La publication au Journal officiel du 27 décembre de la naturalisation de George Clooney, de son épouse Amal et de leurs deux enfants a suscité une série de titres interrogatifs dans la presse, évoquant un possible « passe-droit » ou une procédure dérogatoire accordée à une personnalité internationale. Une lecture qui, au regard du droit français et des pratiques administratives existantes, mérite d’être nuancée.
Selon les informations révélées par Le Parisien et Politico, la naturalisation de la famille Clooney a été facilitée par une intervention du ministère de l’Europe et des Affaires étrangères, sur le fondement de l’article 21-21 du Code civil. Ce dispositif permet l’octroi de la nationalité française à des personnalités étrangères dont l’action contribue de manière jugée éminente au rayonnement culturel, intellectuel ou humanitaire de la France.
Dans un courrier daté du 20 octobre, le ministre des Affaires étrangères Jean-Noël Barrot a plaidé en faveur de cette naturalisation, estimant que George et Amal Clooney participaient au rayonnement international de la France par leurs activités respectives. Le Quai d’Orsay précise que la procédure a suivi l’ensemble des étapes prévues par la réglementation: enquêtes administratives, entretiens en préfecture et acquittement des droits requis.
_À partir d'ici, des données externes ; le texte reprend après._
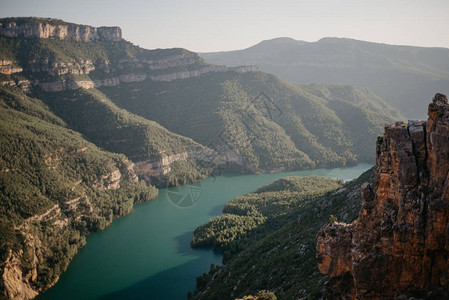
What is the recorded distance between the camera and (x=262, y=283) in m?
28.5

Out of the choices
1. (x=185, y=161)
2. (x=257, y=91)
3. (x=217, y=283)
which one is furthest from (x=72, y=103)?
(x=217, y=283)

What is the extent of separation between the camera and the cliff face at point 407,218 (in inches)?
450

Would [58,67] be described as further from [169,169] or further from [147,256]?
[147,256]

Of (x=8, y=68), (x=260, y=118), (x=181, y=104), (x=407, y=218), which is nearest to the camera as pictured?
(x=407, y=218)

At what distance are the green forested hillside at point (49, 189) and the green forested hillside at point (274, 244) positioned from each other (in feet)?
69.0

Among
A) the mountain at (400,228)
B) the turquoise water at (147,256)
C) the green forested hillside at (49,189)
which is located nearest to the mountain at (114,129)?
the green forested hillside at (49,189)

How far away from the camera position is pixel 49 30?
372 ft

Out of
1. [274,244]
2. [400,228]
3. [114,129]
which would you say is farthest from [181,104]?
[400,228]

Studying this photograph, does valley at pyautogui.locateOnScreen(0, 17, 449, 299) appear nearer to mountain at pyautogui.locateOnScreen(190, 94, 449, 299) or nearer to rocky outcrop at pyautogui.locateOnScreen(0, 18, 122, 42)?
mountain at pyautogui.locateOnScreen(190, 94, 449, 299)

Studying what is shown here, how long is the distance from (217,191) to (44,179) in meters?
37.9

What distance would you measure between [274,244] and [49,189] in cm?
4188

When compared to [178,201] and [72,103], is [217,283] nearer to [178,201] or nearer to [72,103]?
[178,201]

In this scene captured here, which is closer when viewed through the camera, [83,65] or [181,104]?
[83,65]

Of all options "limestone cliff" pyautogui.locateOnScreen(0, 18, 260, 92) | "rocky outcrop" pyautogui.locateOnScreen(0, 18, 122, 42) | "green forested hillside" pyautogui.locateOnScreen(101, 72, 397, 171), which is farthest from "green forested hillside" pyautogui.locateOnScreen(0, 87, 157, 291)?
"green forested hillside" pyautogui.locateOnScreen(101, 72, 397, 171)
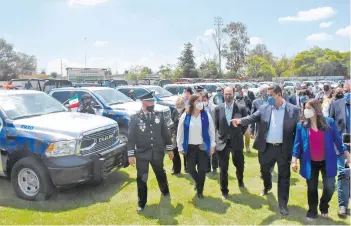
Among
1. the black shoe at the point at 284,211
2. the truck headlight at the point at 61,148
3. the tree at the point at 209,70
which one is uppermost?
the tree at the point at 209,70

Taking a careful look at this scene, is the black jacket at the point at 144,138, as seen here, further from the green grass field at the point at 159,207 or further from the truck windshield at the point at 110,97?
the truck windshield at the point at 110,97

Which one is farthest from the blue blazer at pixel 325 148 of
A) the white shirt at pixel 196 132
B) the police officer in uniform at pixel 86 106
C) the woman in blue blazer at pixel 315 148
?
the police officer in uniform at pixel 86 106

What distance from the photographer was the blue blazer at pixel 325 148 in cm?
403

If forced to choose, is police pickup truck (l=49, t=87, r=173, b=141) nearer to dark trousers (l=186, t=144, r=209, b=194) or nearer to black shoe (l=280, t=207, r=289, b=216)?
dark trousers (l=186, t=144, r=209, b=194)

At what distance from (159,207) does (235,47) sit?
7166 cm

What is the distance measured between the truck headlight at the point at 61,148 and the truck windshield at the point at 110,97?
4025 millimetres

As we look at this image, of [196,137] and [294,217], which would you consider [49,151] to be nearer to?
[196,137]

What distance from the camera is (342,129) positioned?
5.20 metres

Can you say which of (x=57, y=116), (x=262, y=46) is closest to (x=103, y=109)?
(x=57, y=116)

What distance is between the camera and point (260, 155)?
15.8ft

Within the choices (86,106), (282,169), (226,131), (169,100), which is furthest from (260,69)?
(282,169)

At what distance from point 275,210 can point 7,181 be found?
5.23 metres

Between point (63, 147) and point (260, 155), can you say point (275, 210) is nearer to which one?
point (260, 155)

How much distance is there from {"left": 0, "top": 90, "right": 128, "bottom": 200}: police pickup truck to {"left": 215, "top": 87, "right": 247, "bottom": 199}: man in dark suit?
1.95 m
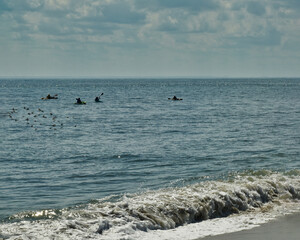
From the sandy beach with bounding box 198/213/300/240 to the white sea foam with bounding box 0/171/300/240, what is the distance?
416mm

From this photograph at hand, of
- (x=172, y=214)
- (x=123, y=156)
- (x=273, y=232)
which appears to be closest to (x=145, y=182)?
(x=172, y=214)

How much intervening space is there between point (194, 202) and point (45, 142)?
19.5 metres

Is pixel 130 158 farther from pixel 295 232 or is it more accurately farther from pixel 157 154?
pixel 295 232

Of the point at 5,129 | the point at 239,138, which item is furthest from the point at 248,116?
the point at 5,129

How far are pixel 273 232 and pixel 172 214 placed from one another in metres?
3.36

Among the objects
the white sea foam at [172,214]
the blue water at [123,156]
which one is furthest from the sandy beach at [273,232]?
the blue water at [123,156]

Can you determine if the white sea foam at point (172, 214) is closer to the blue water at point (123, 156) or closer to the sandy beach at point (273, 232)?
the sandy beach at point (273, 232)

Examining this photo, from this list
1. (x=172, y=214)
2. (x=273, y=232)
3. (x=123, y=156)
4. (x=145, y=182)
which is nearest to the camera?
(x=273, y=232)

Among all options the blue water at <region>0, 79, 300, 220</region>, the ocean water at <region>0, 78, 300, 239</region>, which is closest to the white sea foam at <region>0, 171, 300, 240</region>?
the ocean water at <region>0, 78, 300, 239</region>

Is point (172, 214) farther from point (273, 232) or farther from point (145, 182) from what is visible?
point (145, 182)

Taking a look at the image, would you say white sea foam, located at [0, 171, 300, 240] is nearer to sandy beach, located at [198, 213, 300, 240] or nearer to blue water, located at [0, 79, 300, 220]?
sandy beach, located at [198, 213, 300, 240]

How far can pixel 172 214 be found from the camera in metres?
16.0

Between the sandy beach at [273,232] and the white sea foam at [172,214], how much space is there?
42 centimetres

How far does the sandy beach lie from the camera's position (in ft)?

Contrairement à ce que suggèrent certains titres, cette procédure exceptionnelle n’a rien d’inhabituel. Elle a déjà été mobilisée par le passé pour des personnalités étrangères à forte notoriété internationale, notamment dans les domaines économique, technologique, sportif ou culturel. Des entrepreneurs comme Pavel Durov ou Evan Spiegel en ont bénéficié, tout comme de nombreux sportifs de haut niveau naturalisés dans des délais rapides afin de représenter la France en compétition internationale, sans que cela ne suscite de controverse durable.
Sur le plan juridique, la naturalisation par décret reste une décision discrétionnaire de l’État, encadrée par la loi mais non soumise à un principe d’égalité stricte entre toutes les situations individuelles. La procédure dite « classique », fondée sur la durée de résidence et le niveau de maîtrise de la langue, coexiste avec des mécanismes d’exception précisément conçus pour des profils atypiques. Le cas de George Clooney relève de cette seconde catégorie.
La mise en avant de son niveau de français ou de son ancienneté de résidence apparaît dès lors secondaire au regard du cadre légal mobilisé. Le ministère des Affaires étrangères rappelle d’ailleurs que les critères linguistiques et d’intégration sont appréciés différemment dans le cadre de l’article 21-21, dès lors que la contribution au rayonnement de la France est établie.
La tonalité polémique adoptée par certains articles contraste ainsi avec la réalité administrative. La naturalisation de personnalités internationales s’inscrit dans une tradition ancienne de diplomatie culturelle et d’influence, assumée par l’État français. À ce titre, le traitement réservé à George Clooney ne constitue ni une anomalie, ni une rupture avec les pratiques antérieures, mais l’application d’un dispositif existant, rarement utilisé et réservé à un nombre très limité de cas chaque année.